■ Brief
Write out the items again from the line with "What is the overall" to the line with "26.4 inches", swapping "building facade" for "storefront" and keeping everything else the same.

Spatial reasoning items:
★ ★ ★

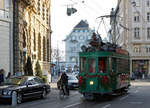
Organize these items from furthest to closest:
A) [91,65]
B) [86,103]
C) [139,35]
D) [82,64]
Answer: [139,35] < [82,64] < [91,65] < [86,103]

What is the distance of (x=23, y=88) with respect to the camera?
16.3m

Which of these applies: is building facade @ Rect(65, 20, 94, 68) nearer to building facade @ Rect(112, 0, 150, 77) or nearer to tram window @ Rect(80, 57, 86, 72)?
building facade @ Rect(112, 0, 150, 77)

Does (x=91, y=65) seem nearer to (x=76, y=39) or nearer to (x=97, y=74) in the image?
(x=97, y=74)

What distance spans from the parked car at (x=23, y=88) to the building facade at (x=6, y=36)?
8239 mm

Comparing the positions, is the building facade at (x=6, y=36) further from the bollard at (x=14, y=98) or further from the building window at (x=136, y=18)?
the building window at (x=136, y=18)

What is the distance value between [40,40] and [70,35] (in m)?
74.7

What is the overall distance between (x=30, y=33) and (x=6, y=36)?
6.97m

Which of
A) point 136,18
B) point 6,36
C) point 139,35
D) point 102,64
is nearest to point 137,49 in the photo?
point 139,35

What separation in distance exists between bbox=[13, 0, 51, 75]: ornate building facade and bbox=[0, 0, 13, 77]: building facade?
26.4 inches

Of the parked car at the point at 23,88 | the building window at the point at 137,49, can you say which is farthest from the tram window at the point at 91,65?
the building window at the point at 137,49

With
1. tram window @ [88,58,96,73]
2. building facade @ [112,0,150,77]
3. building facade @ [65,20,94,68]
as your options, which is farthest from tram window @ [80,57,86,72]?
building facade @ [65,20,94,68]

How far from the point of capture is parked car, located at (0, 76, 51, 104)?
15.7 m

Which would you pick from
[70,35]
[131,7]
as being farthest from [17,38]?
[70,35]

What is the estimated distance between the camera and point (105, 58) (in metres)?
16.4
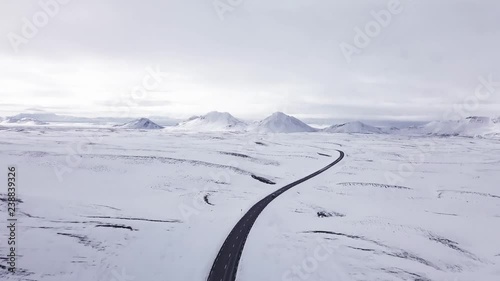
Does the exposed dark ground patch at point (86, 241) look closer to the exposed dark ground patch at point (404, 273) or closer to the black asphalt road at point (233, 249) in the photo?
the black asphalt road at point (233, 249)

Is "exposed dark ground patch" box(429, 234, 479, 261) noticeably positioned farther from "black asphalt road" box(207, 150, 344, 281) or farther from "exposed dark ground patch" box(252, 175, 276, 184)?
"exposed dark ground patch" box(252, 175, 276, 184)

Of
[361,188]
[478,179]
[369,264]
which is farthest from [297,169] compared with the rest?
[369,264]

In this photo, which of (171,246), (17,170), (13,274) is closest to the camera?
(13,274)

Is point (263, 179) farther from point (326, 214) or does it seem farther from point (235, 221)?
point (235, 221)

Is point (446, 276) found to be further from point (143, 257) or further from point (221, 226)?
point (143, 257)

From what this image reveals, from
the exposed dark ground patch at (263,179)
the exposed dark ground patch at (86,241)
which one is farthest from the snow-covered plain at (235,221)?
the exposed dark ground patch at (263,179)

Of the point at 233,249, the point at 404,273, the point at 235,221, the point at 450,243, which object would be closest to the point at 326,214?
the point at 235,221

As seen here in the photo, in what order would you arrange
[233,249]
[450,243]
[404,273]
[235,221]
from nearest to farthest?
[404,273]
[233,249]
[450,243]
[235,221]

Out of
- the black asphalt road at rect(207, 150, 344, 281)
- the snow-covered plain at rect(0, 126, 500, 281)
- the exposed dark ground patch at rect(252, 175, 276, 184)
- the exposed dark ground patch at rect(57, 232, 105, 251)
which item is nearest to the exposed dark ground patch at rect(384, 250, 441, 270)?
the snow-covered plain at rect(0, 126, 500, 281)
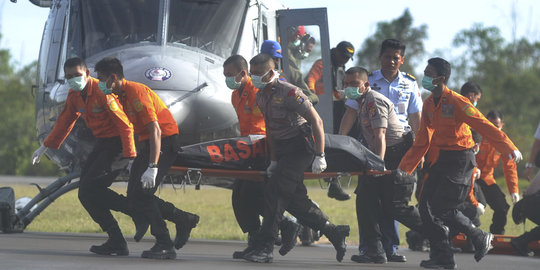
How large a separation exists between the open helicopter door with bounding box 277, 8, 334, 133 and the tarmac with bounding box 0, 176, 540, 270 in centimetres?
211

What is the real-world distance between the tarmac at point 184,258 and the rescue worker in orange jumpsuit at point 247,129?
33 centimetres

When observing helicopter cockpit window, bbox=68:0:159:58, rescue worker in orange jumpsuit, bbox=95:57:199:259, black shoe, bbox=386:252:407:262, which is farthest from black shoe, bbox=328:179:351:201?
rescue worker in orange jumpsuit, bbox=95:57:199:259

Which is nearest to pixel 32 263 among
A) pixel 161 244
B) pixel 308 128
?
pixel 161 244

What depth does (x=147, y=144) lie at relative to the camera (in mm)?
8539

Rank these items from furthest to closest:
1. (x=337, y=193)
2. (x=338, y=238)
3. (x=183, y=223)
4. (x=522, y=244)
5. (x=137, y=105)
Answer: (x=337, y=193)
(x=522, y=244)
(x=183, y=223)
(x=338, y=238)
(x=137, y=105)

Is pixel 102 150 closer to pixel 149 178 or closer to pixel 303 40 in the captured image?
pixel 149 178

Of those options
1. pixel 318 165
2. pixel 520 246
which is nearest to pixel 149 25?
pixel 318 165

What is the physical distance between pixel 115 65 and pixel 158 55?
7.26 ft

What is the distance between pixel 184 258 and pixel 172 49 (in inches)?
117

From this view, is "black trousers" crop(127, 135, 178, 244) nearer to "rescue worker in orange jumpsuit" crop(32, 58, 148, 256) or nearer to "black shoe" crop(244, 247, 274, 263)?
"rescue worker in orange jumpsuit" crop(32, 58, 148, 256)

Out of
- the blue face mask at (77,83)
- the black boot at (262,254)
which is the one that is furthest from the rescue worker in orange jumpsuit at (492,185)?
the blue face mask at (77,83)

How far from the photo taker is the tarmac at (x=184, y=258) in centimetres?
779

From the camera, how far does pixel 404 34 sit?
85.3 metres

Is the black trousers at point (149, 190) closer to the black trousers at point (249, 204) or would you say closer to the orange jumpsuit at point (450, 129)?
the black trousers at point (249, 204)
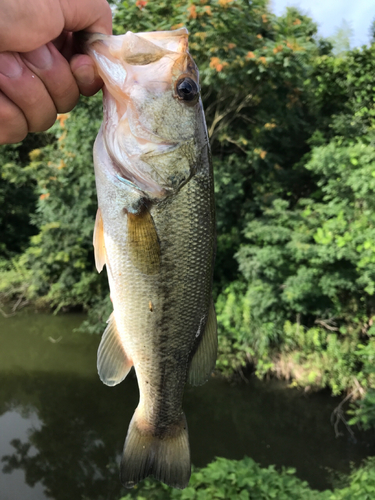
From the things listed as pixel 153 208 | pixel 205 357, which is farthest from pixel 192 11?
pixel 205 357

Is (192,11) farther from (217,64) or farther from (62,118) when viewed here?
(62,118)

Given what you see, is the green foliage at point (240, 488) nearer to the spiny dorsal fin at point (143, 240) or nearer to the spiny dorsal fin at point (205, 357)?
the spiny dorsal fin at point (205, 357)

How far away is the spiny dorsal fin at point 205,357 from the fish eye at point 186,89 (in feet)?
Result: 2.68

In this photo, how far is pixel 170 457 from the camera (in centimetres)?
148

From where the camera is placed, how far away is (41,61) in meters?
1.18

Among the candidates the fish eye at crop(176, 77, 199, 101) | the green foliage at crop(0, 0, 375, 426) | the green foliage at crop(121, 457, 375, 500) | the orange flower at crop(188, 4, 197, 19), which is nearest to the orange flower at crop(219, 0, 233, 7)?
the green foliage at crop(0, 0, 375, 426)

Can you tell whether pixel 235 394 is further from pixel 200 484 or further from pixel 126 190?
pixel 126 190

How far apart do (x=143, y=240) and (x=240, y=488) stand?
2871 millimetres

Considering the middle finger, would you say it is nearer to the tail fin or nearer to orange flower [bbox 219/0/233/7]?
the tail fin

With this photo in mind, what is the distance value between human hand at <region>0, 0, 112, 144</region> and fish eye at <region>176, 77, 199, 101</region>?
302mm

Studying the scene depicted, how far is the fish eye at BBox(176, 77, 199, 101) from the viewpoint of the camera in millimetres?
1193

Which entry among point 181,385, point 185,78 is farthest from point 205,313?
point 185,78

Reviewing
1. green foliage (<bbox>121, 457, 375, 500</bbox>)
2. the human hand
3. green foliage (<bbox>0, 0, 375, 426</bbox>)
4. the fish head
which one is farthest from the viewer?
green foliage (<bbox>0, 0, 375, 426</bbox>)

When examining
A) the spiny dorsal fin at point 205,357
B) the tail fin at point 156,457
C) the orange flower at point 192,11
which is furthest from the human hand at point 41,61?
the orange flower at point 192,11
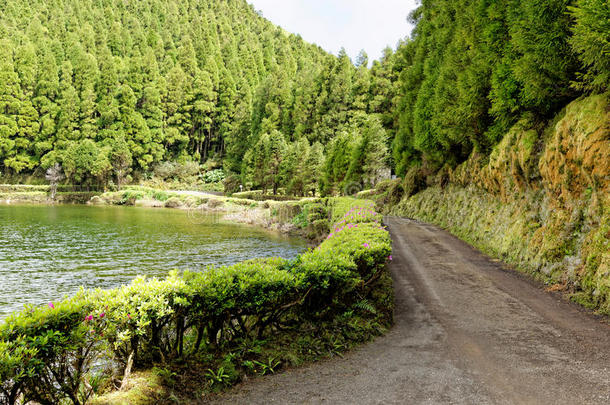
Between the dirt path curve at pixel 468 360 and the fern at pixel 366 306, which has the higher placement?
the fern at pixel 366 306

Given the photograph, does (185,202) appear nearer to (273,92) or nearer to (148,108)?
(273,92)

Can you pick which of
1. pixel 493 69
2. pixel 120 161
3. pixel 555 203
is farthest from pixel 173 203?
pixel 555 203

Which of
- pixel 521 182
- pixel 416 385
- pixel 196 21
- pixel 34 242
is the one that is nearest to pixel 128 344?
pixel 416 385

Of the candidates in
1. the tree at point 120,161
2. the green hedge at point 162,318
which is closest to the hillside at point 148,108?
the tree at point 120,161

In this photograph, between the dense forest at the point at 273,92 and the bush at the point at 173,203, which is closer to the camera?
the dense forest at the point at 273,92

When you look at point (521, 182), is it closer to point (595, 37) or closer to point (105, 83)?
point (595, 37)

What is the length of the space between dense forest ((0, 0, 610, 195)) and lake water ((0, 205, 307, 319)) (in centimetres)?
1414

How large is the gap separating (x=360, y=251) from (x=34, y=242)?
24.3 m

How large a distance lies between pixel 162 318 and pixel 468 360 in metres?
4.67

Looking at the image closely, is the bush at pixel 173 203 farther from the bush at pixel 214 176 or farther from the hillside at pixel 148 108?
the bush at pixel 214 176

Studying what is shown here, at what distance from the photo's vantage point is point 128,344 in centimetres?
421

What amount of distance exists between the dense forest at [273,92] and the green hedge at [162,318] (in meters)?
7.94

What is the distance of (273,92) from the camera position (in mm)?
89312

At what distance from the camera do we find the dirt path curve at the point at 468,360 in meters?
4.36
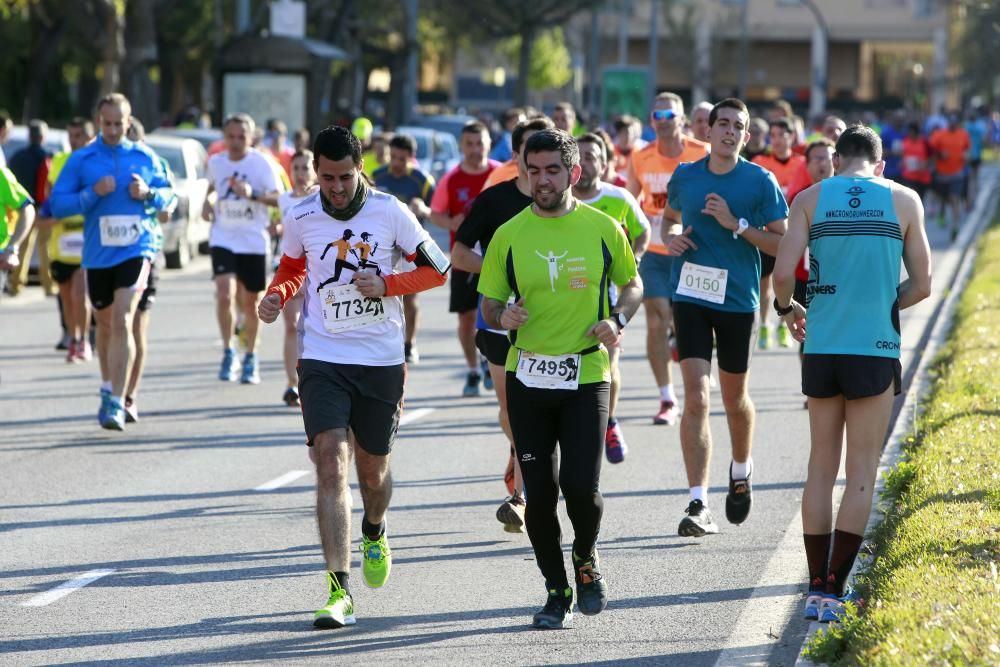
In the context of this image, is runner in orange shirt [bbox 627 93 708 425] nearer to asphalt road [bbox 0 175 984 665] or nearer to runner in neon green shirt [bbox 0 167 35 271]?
asphalt road [bbox 0 175 984 665]

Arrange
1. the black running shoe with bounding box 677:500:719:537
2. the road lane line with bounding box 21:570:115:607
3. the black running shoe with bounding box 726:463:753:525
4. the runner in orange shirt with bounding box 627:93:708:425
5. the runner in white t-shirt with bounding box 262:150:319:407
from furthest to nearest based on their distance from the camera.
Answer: the runner in white t-shirt with bounding box 262:150:319:407 < the runner in orange shirt with bounding box 627:93:708:425 < the black running shoe with bounding box 726:463:753:525 < the black running shoe with bounding box 677:500:719:537 < the road lane line with bounding box 21:570:115:607

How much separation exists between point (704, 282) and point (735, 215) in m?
0.35

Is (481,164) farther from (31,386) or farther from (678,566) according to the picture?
(678,566)

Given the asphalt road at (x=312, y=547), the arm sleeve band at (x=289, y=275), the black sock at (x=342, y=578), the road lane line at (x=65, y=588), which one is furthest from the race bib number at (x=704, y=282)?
the road lane line at (x=65, y=588)

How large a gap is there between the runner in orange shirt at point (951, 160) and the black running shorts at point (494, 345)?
70.2 feet

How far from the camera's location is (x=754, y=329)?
8.66m

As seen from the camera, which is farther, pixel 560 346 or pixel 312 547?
pixel 312 547

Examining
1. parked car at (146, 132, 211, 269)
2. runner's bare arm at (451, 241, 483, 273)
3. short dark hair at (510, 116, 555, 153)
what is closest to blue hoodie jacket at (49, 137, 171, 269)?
short dark hair at (510, 116, 555, 153)

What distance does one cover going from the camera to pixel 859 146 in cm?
677

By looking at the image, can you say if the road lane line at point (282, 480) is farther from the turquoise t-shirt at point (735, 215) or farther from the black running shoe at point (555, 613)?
the black running shoe at point (555, 613)

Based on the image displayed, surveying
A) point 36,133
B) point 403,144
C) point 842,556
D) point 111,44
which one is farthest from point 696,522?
point 111,44

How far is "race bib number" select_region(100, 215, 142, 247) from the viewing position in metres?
11.3

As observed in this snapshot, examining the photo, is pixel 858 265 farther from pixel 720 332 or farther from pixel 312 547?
pixel 312 547

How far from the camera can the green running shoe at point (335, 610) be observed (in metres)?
6.62
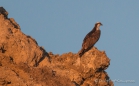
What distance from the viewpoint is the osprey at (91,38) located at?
17.2 meters

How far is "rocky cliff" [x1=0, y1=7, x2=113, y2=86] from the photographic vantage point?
12.1 m

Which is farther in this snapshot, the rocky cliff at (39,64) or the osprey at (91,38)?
the osprey at (91,38)

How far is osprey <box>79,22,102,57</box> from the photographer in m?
Answer: 17.2

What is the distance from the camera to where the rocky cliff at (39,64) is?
39.9ft

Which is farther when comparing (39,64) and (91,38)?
(91,38)

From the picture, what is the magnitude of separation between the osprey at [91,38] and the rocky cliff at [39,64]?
132cm

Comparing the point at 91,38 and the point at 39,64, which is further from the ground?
the point at 91,38

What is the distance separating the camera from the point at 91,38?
59.7 ft

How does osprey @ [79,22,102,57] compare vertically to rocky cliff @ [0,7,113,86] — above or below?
above

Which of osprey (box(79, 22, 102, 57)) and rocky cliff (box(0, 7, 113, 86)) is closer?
rocky cliff (box(0, 7, 113, 86))

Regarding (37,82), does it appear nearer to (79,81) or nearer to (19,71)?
(19,71)

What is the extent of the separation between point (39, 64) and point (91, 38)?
164 inches

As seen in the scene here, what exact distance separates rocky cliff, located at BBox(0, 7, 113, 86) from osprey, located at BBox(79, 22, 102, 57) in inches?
51.9

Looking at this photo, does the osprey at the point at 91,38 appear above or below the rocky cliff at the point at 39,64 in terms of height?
above
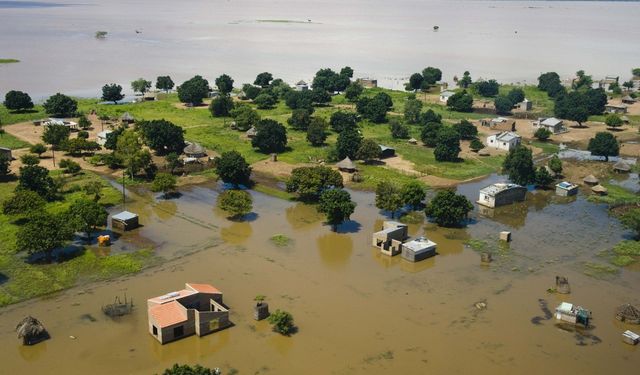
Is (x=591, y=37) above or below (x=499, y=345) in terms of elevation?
above

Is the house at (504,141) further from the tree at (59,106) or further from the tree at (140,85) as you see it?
the tree at (140,85)

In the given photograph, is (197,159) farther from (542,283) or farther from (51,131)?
(542,283)

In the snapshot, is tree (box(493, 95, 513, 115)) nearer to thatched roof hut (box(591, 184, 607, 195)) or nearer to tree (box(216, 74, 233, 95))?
thatched roof hut (box(591, 184, 607, 195))

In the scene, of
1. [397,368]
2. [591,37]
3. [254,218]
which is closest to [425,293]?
[397,368]

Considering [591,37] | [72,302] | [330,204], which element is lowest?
[72,302]

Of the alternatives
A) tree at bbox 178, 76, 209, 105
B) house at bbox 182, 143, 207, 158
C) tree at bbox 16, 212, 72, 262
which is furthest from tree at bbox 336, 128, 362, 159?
tree at bbox 178, 76, 209, 105

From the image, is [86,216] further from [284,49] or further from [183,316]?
[284,49]
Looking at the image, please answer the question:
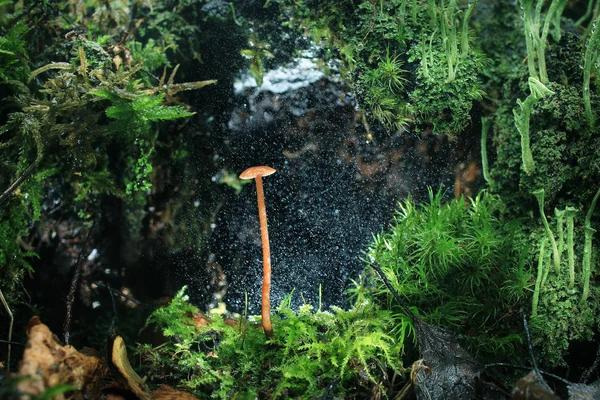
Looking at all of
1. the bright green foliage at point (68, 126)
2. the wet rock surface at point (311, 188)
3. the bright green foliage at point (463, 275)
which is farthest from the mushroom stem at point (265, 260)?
the bright green foliage at point (68, 126)

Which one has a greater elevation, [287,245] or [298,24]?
[298,24]

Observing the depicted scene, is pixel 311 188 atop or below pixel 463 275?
atop

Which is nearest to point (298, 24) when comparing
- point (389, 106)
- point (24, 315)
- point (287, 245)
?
point (389, 106)

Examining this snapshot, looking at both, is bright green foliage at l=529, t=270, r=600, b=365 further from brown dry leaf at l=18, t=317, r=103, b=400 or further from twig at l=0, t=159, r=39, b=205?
twig at l=0, t=159, r=39, b=205

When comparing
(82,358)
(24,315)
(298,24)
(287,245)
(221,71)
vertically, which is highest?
(298,24)

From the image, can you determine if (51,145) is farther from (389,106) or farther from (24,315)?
(389,106)

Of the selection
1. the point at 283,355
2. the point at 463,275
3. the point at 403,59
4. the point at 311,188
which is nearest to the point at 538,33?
the point at 403,59

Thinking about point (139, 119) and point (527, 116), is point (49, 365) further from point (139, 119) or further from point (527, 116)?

★ ★ ★

■ Exercise result
What is the overall distance between (x=30, y=33) and (x=6, y=36)?
6.97m

Which of
A) point 136,18
B) point 6,36
C) point 139,35
D) point 102,64
is nearest to point 137,49 in the photo?
point 139,35

What separation in distance exists between bbox=[13, 0, 51, 75]: ornate storefront and bbox=[0, 0, 13, 77]: storefront?
26.4 inches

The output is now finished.